Chaque jour les chaînes de télévision diffusent des images effrayantes de malades en réanimation, d'hôpitaux débordés et de soignants à bout de force.

Il reste que les accidents de la route, le nombre des morts et blessés graves en résultant, ont en conséquence dans le même temps considérablement diminués. Ce ne sont pas seulement les automobilistes qui étaient  tués, mais les piétons. Parmi eux de nombreux enfants et vieillards. L'Observatoire national interministériel de la sécurité routière édite et publie chaque année un document d'information permettant de suivre l'évolution des accidents de la route en France. Sa lecture est édifiante.

Mais nul ne s'en préoccupe. Ces morts et blessés sont considérées comme des conséquences inévitables de l'usage de l'automobile. Aucune mesure simple, telle qu'une limitation considérable des vitesses ou l'interdiction de circuler imposées aux véhicules âgés ou déjà accidentés, ne sera décidée.

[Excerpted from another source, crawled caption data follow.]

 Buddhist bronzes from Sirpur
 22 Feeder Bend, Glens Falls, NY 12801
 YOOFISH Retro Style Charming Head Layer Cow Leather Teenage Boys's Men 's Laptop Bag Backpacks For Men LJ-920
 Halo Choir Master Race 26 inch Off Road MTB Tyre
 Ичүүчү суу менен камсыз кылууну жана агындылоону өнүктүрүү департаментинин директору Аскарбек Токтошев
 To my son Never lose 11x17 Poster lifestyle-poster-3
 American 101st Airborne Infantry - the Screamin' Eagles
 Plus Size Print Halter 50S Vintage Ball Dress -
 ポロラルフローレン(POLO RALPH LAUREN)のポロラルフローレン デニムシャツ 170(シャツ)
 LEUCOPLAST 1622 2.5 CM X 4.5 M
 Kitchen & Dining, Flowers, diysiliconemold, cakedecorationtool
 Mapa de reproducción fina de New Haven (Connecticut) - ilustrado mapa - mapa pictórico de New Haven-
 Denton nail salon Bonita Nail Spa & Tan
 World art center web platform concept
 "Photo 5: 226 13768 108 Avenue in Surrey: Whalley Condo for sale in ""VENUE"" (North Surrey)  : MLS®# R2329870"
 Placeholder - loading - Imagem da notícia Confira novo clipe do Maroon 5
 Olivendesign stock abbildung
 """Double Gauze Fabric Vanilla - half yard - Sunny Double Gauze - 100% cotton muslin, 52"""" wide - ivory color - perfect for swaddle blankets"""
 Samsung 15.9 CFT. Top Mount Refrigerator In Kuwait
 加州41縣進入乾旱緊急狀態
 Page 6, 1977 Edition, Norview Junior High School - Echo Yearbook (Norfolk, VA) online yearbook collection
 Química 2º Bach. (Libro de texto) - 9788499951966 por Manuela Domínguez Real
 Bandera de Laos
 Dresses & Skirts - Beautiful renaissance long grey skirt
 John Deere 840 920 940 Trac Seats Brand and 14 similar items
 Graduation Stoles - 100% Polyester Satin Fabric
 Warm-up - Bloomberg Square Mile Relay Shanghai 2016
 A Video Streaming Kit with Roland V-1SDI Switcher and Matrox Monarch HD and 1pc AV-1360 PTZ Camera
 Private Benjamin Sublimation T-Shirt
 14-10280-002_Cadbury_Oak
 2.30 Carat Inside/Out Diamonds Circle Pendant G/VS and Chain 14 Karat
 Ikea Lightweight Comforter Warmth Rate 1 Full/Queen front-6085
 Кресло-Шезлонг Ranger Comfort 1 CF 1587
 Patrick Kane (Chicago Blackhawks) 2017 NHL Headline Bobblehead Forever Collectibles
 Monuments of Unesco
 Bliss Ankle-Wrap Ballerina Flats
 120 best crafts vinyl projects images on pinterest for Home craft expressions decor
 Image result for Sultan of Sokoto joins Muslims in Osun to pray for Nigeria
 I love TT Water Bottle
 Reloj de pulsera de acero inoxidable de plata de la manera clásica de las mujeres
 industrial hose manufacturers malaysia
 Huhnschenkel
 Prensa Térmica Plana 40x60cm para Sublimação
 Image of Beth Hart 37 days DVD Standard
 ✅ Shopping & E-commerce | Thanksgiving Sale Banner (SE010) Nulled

Il est difficile de comparer statistiquement le nombre des victimes de la route et celles de l'actuelle épidémie, mais il apparaît bien à ce jour que les tuées et blessés sur la route sont bien plus nombreux que les victimes du coronavirus. Un Etat soucieux de protéger ses citoyens devrait en premier lieu limiter l'usage de l'automobile. Mais le lobby automobile, sous ses diverses formes, s'y est toujours opposé et le fera toujours. Une fois l'épidémie passée, les circulations routières rependront et leurs victimes reviendront encombrer les hôpitaux, mais nul média n'en parlera.

Note

Paul B. membre du comité de rédaction, écrit;
Je ne partage pas le pessimisme de la fin de l'article. Un nouveau type de société pourra peut-être apparaitre à la fin de la crise épidémique. L'humanité a toujours montré à travers les âges ses capacités à survivre sous des formes mieux adaptées et plus constructives aux pires fléaux.